Having lived through many different historical events, seen the birth of widespread computing, the internet, do you feel that technology is growing at a faster rate – that it is growing at an exponential or even logarithmic scale, as opposed to a linear scale?
Well the difference in 1900 and 1915 – certainly not linear, it’s geometric if not a rocket ship. As far as technology – when the radio came, when electricity came, when the steam engine came, these things made staggering changes in the world. I think there are studies that say yes, technological change in these years is faster than others. I don’t know how you measure that. I know that the UK went from essentially nothing in 1820 to in 1835 they had 2/3rd of all the machines in the world. Whereas in the 1820s no one thought much about the UK except they had defeated Napoleon. But that didn’t lead to riches or gigantic industrial revolution happening in the UK instead of in Germany or Japan or even America. Yes, it is an easy, facile type of statement, and we are experiencing staggering changes, as I’ve said – my kids will never go to a post office, which would be inconceivable over the past couple hundreds of years, or a bank which would have been inconceivable over the past several thousands of years. However, fortunately or unfortunately, the world has always seen dramatic changes.

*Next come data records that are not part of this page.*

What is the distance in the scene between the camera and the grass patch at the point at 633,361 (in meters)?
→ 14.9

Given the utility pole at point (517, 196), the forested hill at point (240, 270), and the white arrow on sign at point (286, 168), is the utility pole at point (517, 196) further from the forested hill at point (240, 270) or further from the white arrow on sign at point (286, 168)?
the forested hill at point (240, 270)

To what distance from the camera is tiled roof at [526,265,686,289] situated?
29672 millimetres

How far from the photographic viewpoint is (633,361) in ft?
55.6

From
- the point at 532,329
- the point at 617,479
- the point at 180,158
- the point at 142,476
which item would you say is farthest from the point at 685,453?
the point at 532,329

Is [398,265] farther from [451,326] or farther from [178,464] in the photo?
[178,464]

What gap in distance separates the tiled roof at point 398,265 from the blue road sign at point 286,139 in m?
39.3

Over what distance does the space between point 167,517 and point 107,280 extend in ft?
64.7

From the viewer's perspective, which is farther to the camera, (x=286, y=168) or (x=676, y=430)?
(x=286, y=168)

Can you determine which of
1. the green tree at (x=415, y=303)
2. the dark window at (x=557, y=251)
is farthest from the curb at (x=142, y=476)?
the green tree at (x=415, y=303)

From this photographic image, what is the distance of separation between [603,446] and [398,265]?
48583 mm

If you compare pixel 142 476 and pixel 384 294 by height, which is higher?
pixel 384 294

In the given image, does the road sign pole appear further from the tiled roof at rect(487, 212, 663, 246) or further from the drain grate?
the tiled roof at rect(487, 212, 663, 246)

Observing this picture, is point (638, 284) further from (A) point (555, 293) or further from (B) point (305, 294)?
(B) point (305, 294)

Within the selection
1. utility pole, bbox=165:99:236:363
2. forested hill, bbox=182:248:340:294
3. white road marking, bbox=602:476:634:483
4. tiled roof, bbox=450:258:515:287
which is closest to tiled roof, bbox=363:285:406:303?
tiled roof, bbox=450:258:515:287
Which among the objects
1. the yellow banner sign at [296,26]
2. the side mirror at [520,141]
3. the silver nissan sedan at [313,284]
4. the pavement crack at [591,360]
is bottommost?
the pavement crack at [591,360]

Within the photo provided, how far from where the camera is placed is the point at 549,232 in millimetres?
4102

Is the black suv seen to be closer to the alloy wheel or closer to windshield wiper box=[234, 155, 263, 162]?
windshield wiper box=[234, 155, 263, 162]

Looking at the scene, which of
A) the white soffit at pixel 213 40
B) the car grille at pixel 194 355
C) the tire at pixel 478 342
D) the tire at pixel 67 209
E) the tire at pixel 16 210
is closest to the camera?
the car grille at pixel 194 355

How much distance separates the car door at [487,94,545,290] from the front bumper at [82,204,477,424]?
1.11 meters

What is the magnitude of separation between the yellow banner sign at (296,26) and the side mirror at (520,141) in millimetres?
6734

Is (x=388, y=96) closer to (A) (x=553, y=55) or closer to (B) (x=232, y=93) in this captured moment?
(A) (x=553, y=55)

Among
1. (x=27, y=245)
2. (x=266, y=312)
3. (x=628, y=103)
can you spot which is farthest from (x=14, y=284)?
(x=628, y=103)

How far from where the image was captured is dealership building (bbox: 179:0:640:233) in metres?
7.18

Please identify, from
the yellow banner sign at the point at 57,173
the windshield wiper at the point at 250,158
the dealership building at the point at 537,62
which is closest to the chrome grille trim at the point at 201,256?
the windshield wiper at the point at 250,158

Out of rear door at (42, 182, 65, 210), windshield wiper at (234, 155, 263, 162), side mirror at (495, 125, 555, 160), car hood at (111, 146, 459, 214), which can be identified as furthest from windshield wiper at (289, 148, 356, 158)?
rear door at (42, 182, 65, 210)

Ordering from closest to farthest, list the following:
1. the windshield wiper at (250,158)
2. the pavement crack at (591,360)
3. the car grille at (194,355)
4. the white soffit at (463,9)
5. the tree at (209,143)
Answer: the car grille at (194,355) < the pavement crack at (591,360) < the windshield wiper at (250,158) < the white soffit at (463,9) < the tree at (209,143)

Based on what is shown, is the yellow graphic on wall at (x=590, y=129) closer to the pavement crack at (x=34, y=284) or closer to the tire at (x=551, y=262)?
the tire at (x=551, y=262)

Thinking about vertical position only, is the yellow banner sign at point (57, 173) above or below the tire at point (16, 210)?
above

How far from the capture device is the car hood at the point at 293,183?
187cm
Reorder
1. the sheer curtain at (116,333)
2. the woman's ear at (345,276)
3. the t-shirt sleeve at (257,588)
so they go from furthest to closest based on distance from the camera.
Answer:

Are you optimistic this will have a positive change or do you see it could also have a negative change?
Both, will have staggering wars, technology will kill a lot more people, destroy a lot more capital, will destroy countries and societies. At the same time it will cause birth and rebirth to plenty others. Was the atom bomb good or bad – certainly if you were Japanese you didn’t think it was very good. But on the other hand if you were TVA – Tennessee valley authority you thought it was spectacular. It’s both. The machine gun. Noble when he invented dynamite, he said “this will bring peace to the world” because no one will want to kill each other; the consequences will be horrible. He was wrong, they figured out ways how to kill even more people. So, it’s some of both.
- The world is undergoing massive changes, in 10 or 15 years, the landscape may look completely different.
- Asia is on the rise. Asia is the epicenter of emerging markets. Whether it is Hong Kong, Singapore, Thailand, Vietnam, Malaysia, Indonesia, Burma or the Philippines, the opportunities are rampant.